== WHAT THE TASK REQUIRES ==
Exactly retype the opening line of the entries and every line after it, ending with the line that contains "Pokemon Magikarp Face". Skip all pictures.

◇ ◇ ◇

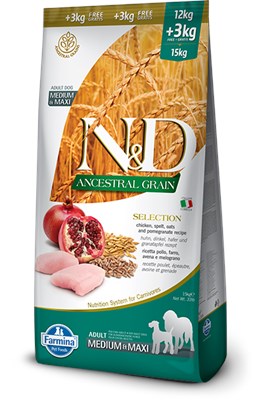 Farmina N&D Ancestral Grain Selection Dry Dog Food, Adult Medium & Maxi Chicken and Pomegranate 15kg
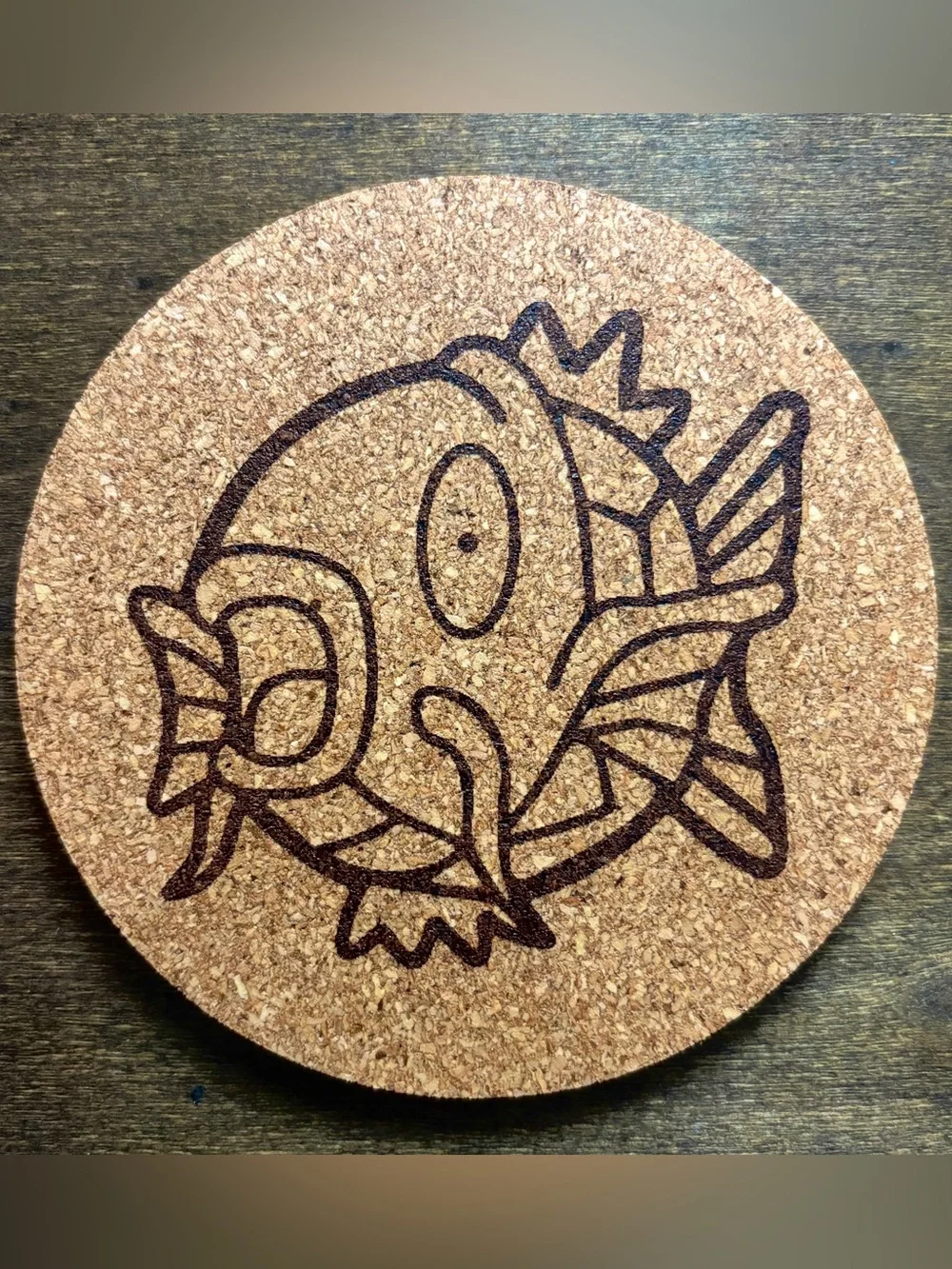 Pokemon Magikarp Face Laser Engraved Cork Coaster
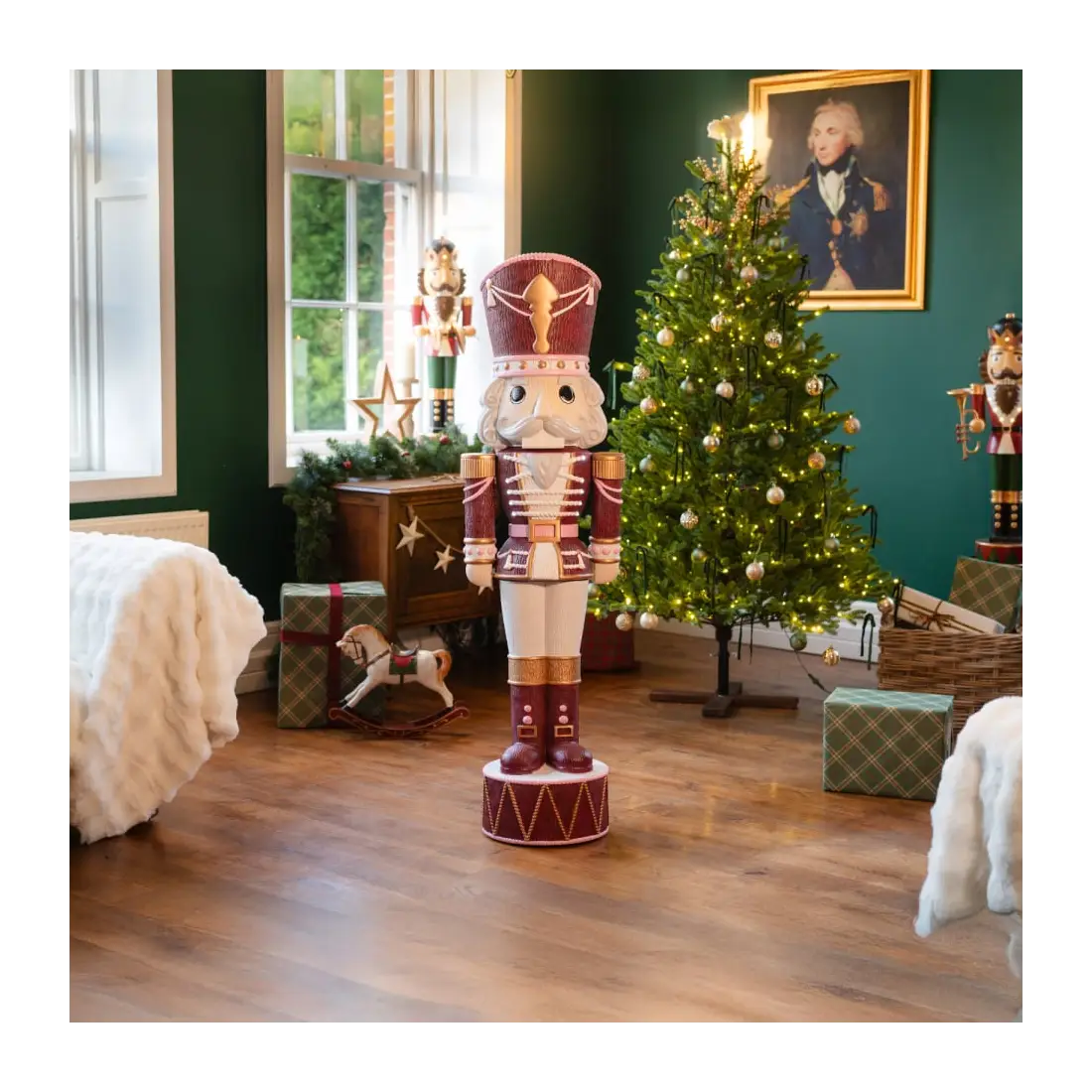 5ft Light Up Wood-Look Nutcracker Figure - Mulled Wine 1.5m 5ft Light Up Wood-Look Nutcracker Figure - Mulled Wine 1.5m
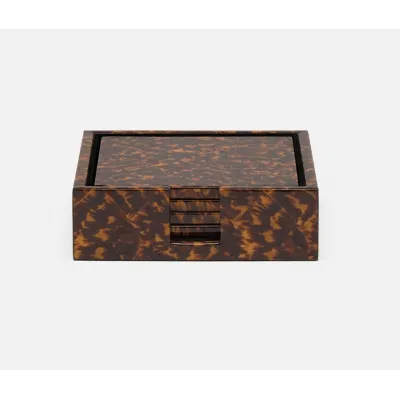Hartley High-Gloss, Set of 4 Coasters with Box, Faux Tortoise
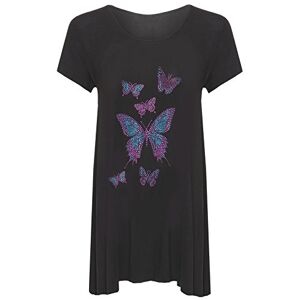 MA ONLINE Ladies Plus Size Diamante Butterfly Short Sleeve Hanky Hem Shirt Women Fancy Top Black UK 16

◇ ◇ ◇

== ANSWER SECTION ==
 Farmina N&D Ancestral Grain Selection Dry Dog Food, Adult Medium & Maxi Chicken and Pomegranate 15kg
 Pokemon Magikarp Face Laser Engraved Cork Coaster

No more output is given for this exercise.